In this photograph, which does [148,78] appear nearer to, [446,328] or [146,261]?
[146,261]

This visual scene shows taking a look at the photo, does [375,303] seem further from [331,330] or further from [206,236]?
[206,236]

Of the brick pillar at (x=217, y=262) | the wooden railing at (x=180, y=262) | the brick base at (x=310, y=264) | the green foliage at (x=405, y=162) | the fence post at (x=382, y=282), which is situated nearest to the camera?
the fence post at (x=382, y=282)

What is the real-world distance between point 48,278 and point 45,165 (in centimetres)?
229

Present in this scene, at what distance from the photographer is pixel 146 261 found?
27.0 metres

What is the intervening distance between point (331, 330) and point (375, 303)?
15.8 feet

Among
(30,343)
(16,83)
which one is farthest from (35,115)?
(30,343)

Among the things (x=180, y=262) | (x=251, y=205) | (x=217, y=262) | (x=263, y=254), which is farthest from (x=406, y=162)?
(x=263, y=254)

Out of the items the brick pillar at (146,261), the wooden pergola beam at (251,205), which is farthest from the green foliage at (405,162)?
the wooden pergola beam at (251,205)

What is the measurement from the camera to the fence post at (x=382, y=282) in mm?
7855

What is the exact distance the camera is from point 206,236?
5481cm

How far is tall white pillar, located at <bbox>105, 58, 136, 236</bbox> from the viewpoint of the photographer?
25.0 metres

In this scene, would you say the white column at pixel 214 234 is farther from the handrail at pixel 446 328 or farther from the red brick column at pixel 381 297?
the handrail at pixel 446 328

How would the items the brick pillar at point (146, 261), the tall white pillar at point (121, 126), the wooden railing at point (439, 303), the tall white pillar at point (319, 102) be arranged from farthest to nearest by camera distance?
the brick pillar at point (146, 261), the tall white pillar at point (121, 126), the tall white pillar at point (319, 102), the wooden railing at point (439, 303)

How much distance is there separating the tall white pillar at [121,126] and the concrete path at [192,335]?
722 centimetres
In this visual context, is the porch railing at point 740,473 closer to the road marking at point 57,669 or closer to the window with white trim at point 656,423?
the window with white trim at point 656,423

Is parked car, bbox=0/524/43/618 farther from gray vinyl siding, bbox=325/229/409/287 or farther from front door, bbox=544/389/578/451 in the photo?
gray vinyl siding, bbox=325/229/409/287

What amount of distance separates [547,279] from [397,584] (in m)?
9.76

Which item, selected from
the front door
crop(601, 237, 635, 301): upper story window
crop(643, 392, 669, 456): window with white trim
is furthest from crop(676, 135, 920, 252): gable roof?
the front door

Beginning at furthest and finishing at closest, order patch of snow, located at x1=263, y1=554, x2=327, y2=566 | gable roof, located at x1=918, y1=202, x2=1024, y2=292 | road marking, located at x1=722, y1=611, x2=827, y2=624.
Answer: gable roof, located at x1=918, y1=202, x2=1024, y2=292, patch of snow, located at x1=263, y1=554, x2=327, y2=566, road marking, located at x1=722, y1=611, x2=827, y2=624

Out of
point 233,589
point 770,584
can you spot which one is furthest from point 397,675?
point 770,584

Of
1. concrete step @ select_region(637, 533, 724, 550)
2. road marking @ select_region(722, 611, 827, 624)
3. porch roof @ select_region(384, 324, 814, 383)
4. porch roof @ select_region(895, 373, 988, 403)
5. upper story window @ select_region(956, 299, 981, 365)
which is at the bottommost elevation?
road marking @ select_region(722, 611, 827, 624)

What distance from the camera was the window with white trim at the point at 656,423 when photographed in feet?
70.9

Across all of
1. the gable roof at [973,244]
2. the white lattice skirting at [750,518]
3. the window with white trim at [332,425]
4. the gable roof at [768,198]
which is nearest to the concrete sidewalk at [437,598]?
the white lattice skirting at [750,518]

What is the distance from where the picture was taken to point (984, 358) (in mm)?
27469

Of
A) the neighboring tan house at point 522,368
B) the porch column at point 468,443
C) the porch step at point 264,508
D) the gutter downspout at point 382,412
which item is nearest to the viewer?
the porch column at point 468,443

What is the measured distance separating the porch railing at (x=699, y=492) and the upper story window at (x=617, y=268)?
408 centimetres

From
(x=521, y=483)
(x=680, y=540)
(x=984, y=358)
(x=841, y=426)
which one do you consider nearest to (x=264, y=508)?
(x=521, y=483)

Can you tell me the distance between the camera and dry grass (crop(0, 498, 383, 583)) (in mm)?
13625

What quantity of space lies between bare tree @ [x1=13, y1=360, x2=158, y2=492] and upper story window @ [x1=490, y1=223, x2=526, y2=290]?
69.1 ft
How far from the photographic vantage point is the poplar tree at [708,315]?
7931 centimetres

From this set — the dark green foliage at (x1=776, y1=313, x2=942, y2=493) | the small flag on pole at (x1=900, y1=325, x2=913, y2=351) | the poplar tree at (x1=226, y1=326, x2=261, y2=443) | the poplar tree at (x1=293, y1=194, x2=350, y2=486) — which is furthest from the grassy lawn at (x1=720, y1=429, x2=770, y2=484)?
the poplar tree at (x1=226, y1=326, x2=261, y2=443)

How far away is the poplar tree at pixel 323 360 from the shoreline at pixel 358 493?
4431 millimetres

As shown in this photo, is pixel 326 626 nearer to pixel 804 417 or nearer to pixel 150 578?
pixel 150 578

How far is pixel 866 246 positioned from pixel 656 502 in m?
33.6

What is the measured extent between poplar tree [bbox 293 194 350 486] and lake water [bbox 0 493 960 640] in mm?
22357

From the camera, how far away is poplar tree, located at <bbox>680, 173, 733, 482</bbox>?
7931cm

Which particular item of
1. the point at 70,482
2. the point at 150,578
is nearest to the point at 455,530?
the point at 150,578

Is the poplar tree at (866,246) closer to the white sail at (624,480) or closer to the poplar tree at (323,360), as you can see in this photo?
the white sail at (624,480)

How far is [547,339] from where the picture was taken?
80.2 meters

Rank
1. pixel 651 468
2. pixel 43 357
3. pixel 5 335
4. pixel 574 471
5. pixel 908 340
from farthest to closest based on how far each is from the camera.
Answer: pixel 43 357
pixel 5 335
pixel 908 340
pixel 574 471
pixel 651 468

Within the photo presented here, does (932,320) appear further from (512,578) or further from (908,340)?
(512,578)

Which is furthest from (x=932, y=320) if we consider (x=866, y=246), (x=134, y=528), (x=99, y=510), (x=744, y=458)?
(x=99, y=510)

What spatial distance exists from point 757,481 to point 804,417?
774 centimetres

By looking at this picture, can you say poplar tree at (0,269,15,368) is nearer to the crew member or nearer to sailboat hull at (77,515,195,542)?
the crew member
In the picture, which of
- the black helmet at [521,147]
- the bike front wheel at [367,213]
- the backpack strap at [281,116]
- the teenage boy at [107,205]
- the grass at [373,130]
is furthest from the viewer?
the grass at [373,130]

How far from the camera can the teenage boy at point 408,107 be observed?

*THE REQUEST*.
Can you edit the records above so that every "camera" becomes "lens", leaving everything else unchanged?

*ANSWER BELOW*.
In this photograph, which does [148,78] appear nearer to, [446,328] or [146,261]?
[146,261]

This visual scene shows taking a look at the photo, does [375,303] seem further from [331,330] or further from [206,236]?
[206,236]

Of the brick pillar at (x=217, y=262) | the wooden railing at (x=180, y=262) | the brick base at (x=310, y=264) | the green foliage at (x=405, y=162) | the fence post at (x=382, y=282), which is situated nearest to the lens?
the fence post at (x=382, y=282)

What is the real-world distance between point 48,278 and point 45,165 (in centimetres)?
229

Present in this scene, at what distance from the photographer is pixel 146 261 found?
27.0 metres

What is the intervening distance between point (331, 330) and point (375, 303)?
15.8 feet

Among
(30,343)
(16,83)
which one is farthest from (35,115)?
(30,343)

Among the things (x=180, y=262) | (x=251, y=205) | (x=217, y=262) | (x=263, y=254), which is farthest from (x=406, y=162)?
(x=263, y=254)

Out of the items the brick pillar at (146,261), the wooden pergola beam at (251,205), which is farthest from the green foliage at (405,162)?
the wooden pergola beam at (251,205)

What is the measurement from the lens to the fence post at (x=382, y=282) in mm?
7855

What is the exact distance the lens is from point 206,236?
5481cm

How far is tall white pillar, located at <bbox>105, 58, 136, 236</bbox> from the viewpoint of the photographer?
25.0 metres

In this scene, would you say the white column at pixel 214 234 is farther from the handrail at pixel 446 328 or farther from the red brick column at pixel 381 297?
the handrail at pixel 446 328

How would the items the brick pillar at point (146, 261), the tall white pillar at point (121, 126), the wooden railing at point (439, 303), the tall white pillar at point (319, 102) be arranged from farthest to nearest by lens distance?
the brick pillar at point (146, 261), the tall white pillar at point (121, 126), the tall white pillar at point (319, 102), the wooden railing at point (439, 303)

How much distance is there separating the tall white pillar at [121,126] and the concrete path at [192,335]?
722 centimetres
In this visual context, is the porch railing at point 740,473 closer to the road marking at point 57,669 or closer to the window with white trim at point 656,423?
the window with white trim at point 656,423

Is parked car, bbox=0/524/43/618 farther from gray vinyl siding, bbox=325/229/409/287 or farther from front door, bbox=544/389/578/451 in the photo?
gray vinyl siding, bbox=325/229/409/287

What amount of distance separates [547,279] from [397,584] (in m)?
9.76

Which item, selected from
the front door
crop(601, 237, 635, 301): upper story window
crop(643, 392, 669, 456): window with white trim
is furthest from crop(676, 135, 920, 252): gable roof?
the front door

Beginning at furthest and finishing at closest, order patch of snow, located at x1=263, y1=554, x2=327, y2=566 | gable roof, located at x1=918, y1=202, x2=1024, y2=292 | road marking, located at x1=722, y1=611, x2=827, y2=624.
Answer: gable roof, located at x1=918, y1=202, x2=1024, y2=292, patch of snow, located at x1=263, y1=554, x2=327, y2=566, road marking, located at x1=722, y1=611, x2=827, y2=624

Out of
point 233,589
point 770,584
can you spot which one is furthest from point 397,675?
point 770,584

Of
1. concrete step @ select_region(637, 533, 724, 550)
2. road marking @ select_region(722, 611, 827, 624)
3. porch roof @ select_region(384, 324, 814, 383)
4. porch roof @ select_region(895, 373, 988, 403)
5. upper story window @ select_region(956, 299, 981, 365)
which is at the bottommost elevation?
road marking @ select_region(722, 611, 827, 624)

What distance from the lens was the window with white trim at the point at 656,423 when photographed in feet?
70.9

Across all of
1. the gable roof at [973,244]
2. the white lattice skirting at [750,518]
3. the window with white trim at [332,425]
4. the gable roof at [768,198]
which is nearest to the concrete sidewalk at [437,598]?
the white lattice skirting at [750,518]

What is the distance from where the picture was taken to point (984, 358) (in mm)?
27469

Of
A) the neighboring tan house at point 522,368
B) the porch column at point 468,443
C) the porch step at point 264,508
D) the gutter downspout at point 382,412
which item is nearest to the viewer?
the porch column at point 468,443

What is the measured distance separating the porch railing at (x=699, y=492) and the upper story window at (x=617, y=268)?
408 centimetres

From
(x=521, y=483)
(x=680, y=540)
(x=984, y=358)
(x=841, y=426)
which one do you consider nearest to (x=264, y=508)?
(x=521, y=483)

Can you tell me the distance between the lens and dry grass (crop(0, 498, 383, 583)) (in mm)?
13625

What quantity of space lies between bare tree @ [x1=13, y1=360, x2=158, y2=492] and upper story window @ [x1=490, y1=223, x2=526, y2=290]?
69.1 ft
How far from the photographic vantage point is the poplar tree at [708,315]?
7931 centimetres

From this set — the dark green foliage at (x1=776, y1=313, x2=942, y2=493) | the small flag on pole at (x1=900, y1=325, x2=913, y2=351) | the poplar tree at (x1=226, y1=326, x2=261, y2=443) | the poplar tree at (x1=293, y1=194, x2=350, y2=486) — which is furthest from the grassy lawn at (x1=720, y1=429, x2=770, y2=484)?
the poplar tree at (x1=226, y1=326, x2=261, y2=443)

How far away is the poplar tree at pixel 323 360 from the shoreline at pixel 358 493?
4431 millimetres

As shown in this photo, is pixel 326 626 nearer to pixel 804 417 or nearer to pixel 150 578?
pixel 150 578

How far is pixel 866 246 positioned from pixel 656 502 in m?
33.6

What is the measured extent between poplar tree [bbox 293 194 350 486] and lake water [bbox 0 493 960 640] in mm?
22357

From the lens, how far away is poplar tree, located at <bbox>680, 173, 733, 482</bbox>?
7931cm

Which particular item of
1. the point at 70,482
2. the point at 150,578
is nearest to the point at 455,530?
the point at 150,578

Is the poplar tree at (866,246) closer to the white sail at (624,480) or closer to the poplar tree at (323,360), as you can see in this photo?
the white sail at (624,480)

How far is [547,339] from where the picture was taken?
80.2 meters

Rank
1. pixel 651 468
2. pixel 43 357
3. pixel 5 335
4. pixel 574 471
5. pixel 908 340
from farthest to closest based on how far each is from the lens.
Answer: pixel 43 357
pixel 5 335
pixel 908 340
pixel 574 471
pixel 651 468

Within the photo presented here, does (932,320) appear further from (512,578) or further from (908,340)?
(512,578)

Which is furthest from (x=932, y=320) if we consider (x=866, y=246), (x=134, y=528), (x=99, y=510), (x=744, y=458)?
(x=99, y=510)

What spatial distance exists from point 757,481 to point 804,417?
774 centimetres

By looking at this picture, can you say poplar tree at (0,269,15,368) is nearer to the crew member or nearer to sailboat hull at (77,515,195,542)?
the crew member
In the picture, which of
- the black helmet at [521,147]
- the bike front wheel at [367,213]
- the backpack strap at [281,116]
- the teenage boy at [107,205]
- the grass at [373,130]
is furthest from the viewer?
the grass at [373,130]

How far from the lens can the teenage boy at point 408,107 be observed?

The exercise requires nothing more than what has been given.